I take love very seriously. It is very deep. I love my friends and family, and I may love more than one woman in my life, but I don't date every girl I know. With that said, I have been craving to be close to a girl. I wanted to do what my hormones have wanted to do. This doesn't have to involve love, just trust. And I knew of a girl who might trust me.
My neighbor, Jasmine, is a beautiful girl my age. We have been friends for many years and she has been dating my best friend. We have had a great ring of friendship for as long as I can remember. But, I never thought that I would actually want to be with her. My body does, rather. She has many of the right features for me. She is cute and has a small frame. She has an adorable voice. Her breasts are small, but they fit her perfectly. I am very shy around girls and don't usually pay attention to their features, but I've known her for a long while and I can't help but to notice how attractive she is.
Normally, I just fantasize about her, but recently I've actually wanted to try something real. Well, those are still just fantasies. She would never do anything with me. She seems much too loyal. But, I don't want her to break up with my friend. I just want to do what other lucky boys have done. It doesn't have to mean anything. I guess sex and anything close to sex is considered love to many people. I agree that things like that are a big way of showing love, but if a couple of friends can trust each other then I wouldn't see a problem with mutual pleasure. People talk about this on this site all the time.

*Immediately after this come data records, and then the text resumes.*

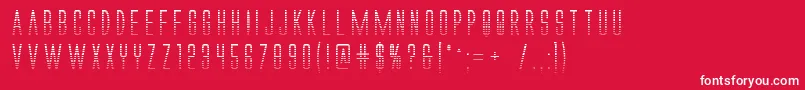 More about Alienleaguegradbold Font Alienleaguegradbold Font – White Fonts on Red Background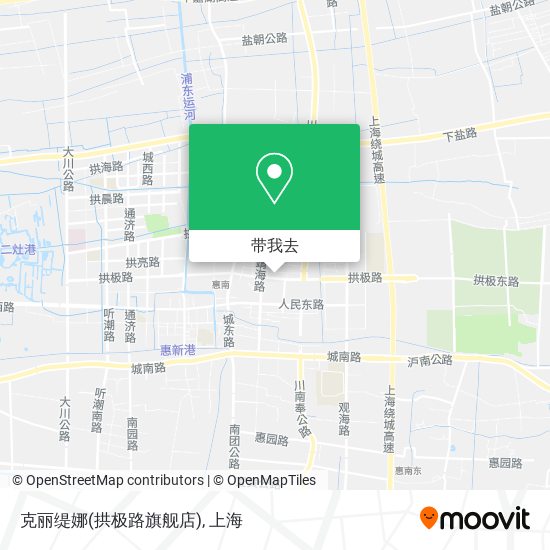 克丽缇娜(拱极路旗舰店)地图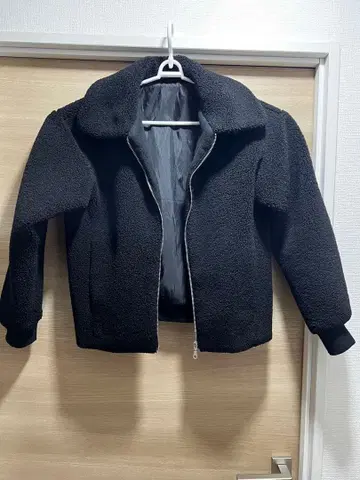 GU 보아 자켓 블랙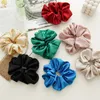 Grande intestino Mulheres Seda Floral Scrunchie Elastic Hair Bands Meninas Headwear Cabelo de Borracha Titular De Cabelo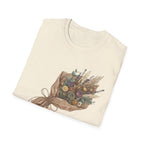 Floral Bouquet Graphic T-Shirt — Rustic Wildflower Bouquet Tee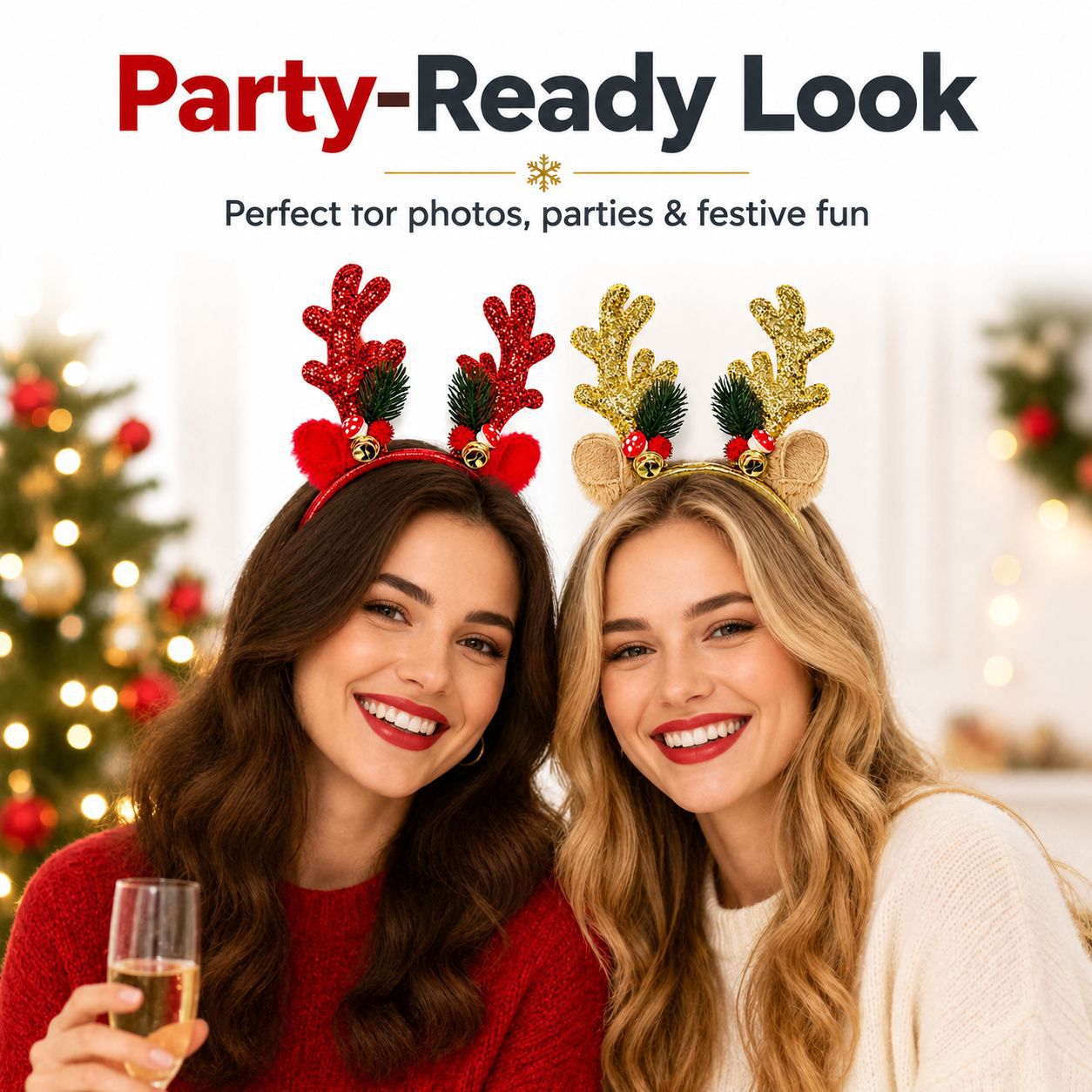Reindeer Antlers Headband - عصابة رأس بتصميم رأس الرنة مع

Sometimes, I wish she would grant me this pleasure. I would do almost anything for her to come over and relieve me of this stress so that I can continue life.
I can imagine her, now. She would come over in her tight jeans and a t-shirt she can barely fit. The house would be empty, except for me. She would be bored and looking for something to do. We'd sit down and start chatting for a while. Then, we would somehow bring up the fact that she had a crush on me when we were little. I never admitted that I felt the same way. But, I would be courageous enough to say that to her when we are alone. Somehow, we would start talking about private things. She would casually mention things about herself that I normally wouldn't know.
Eventually, things would progress until we touched. I would feel and explore. We would get so horny that she would let me go further. She would be kind to me.
I'd run my hands up her body, feel her perfect breasts. I'd move down. She'd let me slide under her pants. She'd be smooth and shaven. I would thrust my finger into her without warning. She would let out 'oh!' in surprise. I would start moving slower and press down on her and rub her and hear her little whining hums. Her cute body would rise and fall as she breathed. Her soft skin would feel warm on mine. I'd start thrusting a finger into her again, easy and slow. Then, move faster. She would want more, but I'd hold back. She would coo and hum. I'd move faster and feel deeper inside her. I'd fill her with every finger I could fit. In and out. Her humming would drive me wild. We'd continue for a while until she was close. Then, I'd stop just when she wanted to climax.
I would move down in front of her and undo her jeans. We would slide them down with her panties and I'd open her clasped legs. I would see her for the first time as I fingered her. She would love the feeling and start moving up and down. She would push herself onto my fingers to get as much pressure as she could as she built up to climax. I would listen to her moan. She'd tense every muscle until I finally send her over the edge. Her body would clench. She would cum and cum on my hand and moan and thrust her hips. Soon, she would be back to normal.
She won't really do this. It's just another fantasy. But, I still imagine her. I still wish for her to grant me this one favor and let me go so far with her.